* EXERCISE: Copy out every line of the data below word for word, leaving out the pictures.

* SUPPLIED INFORMATION:
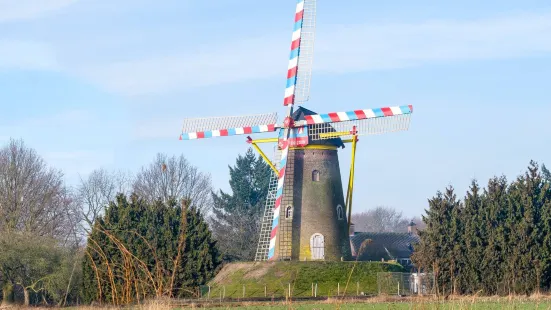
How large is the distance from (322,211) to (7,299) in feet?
48.0

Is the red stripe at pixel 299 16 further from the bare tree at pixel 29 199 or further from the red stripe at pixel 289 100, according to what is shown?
the bare tree at pixel 29 199

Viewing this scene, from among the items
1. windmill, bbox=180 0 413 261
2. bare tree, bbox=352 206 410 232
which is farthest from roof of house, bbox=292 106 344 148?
bare tree, bbox=352 206 410 232

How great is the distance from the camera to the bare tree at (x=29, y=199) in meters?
50.5

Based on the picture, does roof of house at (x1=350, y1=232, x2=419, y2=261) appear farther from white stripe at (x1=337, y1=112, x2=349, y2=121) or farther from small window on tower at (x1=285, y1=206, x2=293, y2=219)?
white stripe at (x1=337, y1=112, x2=349, y2=121)

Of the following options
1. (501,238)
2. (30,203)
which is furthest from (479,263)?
(30,203)

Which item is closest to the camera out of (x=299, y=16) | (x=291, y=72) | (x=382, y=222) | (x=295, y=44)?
(x=291, y=72)

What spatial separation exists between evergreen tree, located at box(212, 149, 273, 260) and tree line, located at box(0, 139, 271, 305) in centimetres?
7

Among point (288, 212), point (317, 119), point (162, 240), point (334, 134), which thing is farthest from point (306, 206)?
point (162, 240)

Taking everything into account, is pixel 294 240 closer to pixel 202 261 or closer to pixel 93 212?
pixel 202 261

* FULL SOLUTION:
How large is the distance from (322,211) to (7,299) in feet?
48.0

Is the red stripe at pixel 299 16 further from the bare tree at pixel 29 199 or further from the red stripe at pixel 289 100, according to what is shown?
the bare tree at pixel 29 199

Viewing this scene, from among the items
1. windmill, bbox=180 0 413 261
2. bare tree, bbox=352 206 410 232
which is farthest from roof of house, bbox=292 106 344 148?
bare tree, bbox=352 206 410 232

How great is the distance from the camera to the bare tree at (x=29, y=199) in meters?
50.5

Based on the picture, does roof of house at (x1=350, y1=232, x2=419, y2=261) appear farther from white stripe at (x1=337, y1=112, x2=349, y2=121) or farther from small window on tower at (x1=285, y1=206, x2=293, y2=219)?
white stripe at (x1=337, y1=112, x2=349, y2=121)

Of the following options
1. (501,238)
2. (30,203)
which is furthest from (479,263)?
(30,203)

Which item is closest to the camera out of (x=299, y=16) | (x=291, y=72) | (x=382, y=222) | (x=295, y=44)?
(x=291, y=72)

What spatial separation exists between evergreen tree, located at box(212, 149, 273, 260) and tree line, located at box(0, 139, 271, 305) in centimetres?
7

Among point (288, 212), point (317, 119), point (162, 240), point (334, 134), which thing is farthest from point (306, 206)?
point (162, 240)

Taking everything into account, is pixel 294 240 closer to pixel 202 261 or closer to pixel 93 212?
pixel 202 261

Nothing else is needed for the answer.